What a book. Jo Baker's previous novel, "The Telling", is high in my all-time favourites, so I was eager to read this new one and I was not disappointed.
The epigraph quotation from Ecclesiastes: "One generation passeth away, and another generation cometh. All the rivers run on to the sea, and yet the sea is not full" flows through this story of a father, his son, his grandson and his great-grand-daughter (William, Billy, Will and Billie respectively - don't panic, it's not as confusing as you'd expect!)
In an arc from 1914 to 2005 and beyond, the chronological order appears deceptively simple. But threads are subtly woven back, forth, and crosswise, and we frequently grasp the truth of people and events in an intriguingly non-linear way. The four main characters and those they live amongst (to call them lesser characters would be a misnomer as they too are drawn with deftness and compassion) are seen at depth, through their own inner thoughts, and through short scenes, often achingly beautifully observed, of their lives. Jo Baker's vision is unsentimental, affectionate and humane.

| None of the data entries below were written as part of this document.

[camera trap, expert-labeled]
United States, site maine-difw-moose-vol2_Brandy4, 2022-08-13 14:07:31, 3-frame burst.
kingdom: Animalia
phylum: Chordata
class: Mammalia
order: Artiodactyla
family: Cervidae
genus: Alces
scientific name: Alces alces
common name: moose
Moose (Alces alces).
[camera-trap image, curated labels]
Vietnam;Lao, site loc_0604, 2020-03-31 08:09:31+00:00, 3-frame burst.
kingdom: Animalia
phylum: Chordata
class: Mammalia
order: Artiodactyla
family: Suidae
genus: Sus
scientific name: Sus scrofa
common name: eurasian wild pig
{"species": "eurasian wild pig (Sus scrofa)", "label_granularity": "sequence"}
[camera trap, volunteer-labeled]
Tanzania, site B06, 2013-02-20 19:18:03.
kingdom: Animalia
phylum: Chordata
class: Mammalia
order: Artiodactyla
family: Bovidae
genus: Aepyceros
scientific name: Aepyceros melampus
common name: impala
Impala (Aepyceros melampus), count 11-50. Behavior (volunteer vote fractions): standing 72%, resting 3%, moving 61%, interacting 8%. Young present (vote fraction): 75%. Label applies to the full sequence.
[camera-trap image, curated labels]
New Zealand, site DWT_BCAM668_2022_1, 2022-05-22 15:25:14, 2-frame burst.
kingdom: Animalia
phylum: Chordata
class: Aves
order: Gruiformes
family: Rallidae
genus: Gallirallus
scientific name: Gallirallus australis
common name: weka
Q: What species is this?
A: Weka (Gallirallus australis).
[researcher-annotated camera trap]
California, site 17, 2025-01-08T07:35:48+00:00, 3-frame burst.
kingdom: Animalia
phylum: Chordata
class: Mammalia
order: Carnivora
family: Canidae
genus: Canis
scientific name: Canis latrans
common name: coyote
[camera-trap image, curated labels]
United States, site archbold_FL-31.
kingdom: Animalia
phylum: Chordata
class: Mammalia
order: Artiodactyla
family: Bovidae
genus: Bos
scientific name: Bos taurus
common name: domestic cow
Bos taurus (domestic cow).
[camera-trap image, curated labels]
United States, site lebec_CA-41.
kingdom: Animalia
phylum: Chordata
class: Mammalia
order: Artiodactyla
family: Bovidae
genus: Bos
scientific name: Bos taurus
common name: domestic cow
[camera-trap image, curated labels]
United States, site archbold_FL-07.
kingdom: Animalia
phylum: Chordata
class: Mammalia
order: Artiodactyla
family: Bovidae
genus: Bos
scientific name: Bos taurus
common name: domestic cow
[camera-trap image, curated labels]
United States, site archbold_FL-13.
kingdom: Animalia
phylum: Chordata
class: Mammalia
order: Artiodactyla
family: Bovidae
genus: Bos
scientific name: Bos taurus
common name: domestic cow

There is no idealisation: we catch the darkness and light within each character. The sense of menace around one character, the aptly-named Sully, is all the more acute for being understated. Introducing three of the main protagonists from their childhoods, gives extra clout to our involvement with them - the author "does" children in a way which tugs at the gut without ever lapsing into over-kill. A particularly painful family pattern is played out one day when Billy (the married son) and his young family go on a sea-side trip - it had me wincing. The prose itself never falters, often soars, and is a source of delight - especially in an almost poetic ability to give a whole picture in one sentence: "little Billie Hastings, with her belly like a boiled egg and her narrow little shoulders".
We don't so much move through the twentieth century, more it moves through each of these people - both the wars and the peace. And it really does move. Quite how the author manages to so richly distil a character, a life, a world-changing event, without risk of floundering in a bog of unnecessary information, I'm not sure - but she does.
As we move through each generation, our vantage points shifts and we see characters we once inhabited, but now from the outside, and with the gift of hindsight - like pictures. This creates an almost cinematic feeling of both the space and the connectedness between human beings, and also of the unstoppable movement of time.
Throughout "The Picture Book" Jo Baker is the all-seeing narrator in the truest sense: she knows the whole story in the fibres of her being and gives us, elegantly and movingly, what we need to piece it together for ourselves. These characters and this story, for being so intensely personal, speak to us of our own family histories, and our place in the bigger picture.
And the final paragraph is one to die for.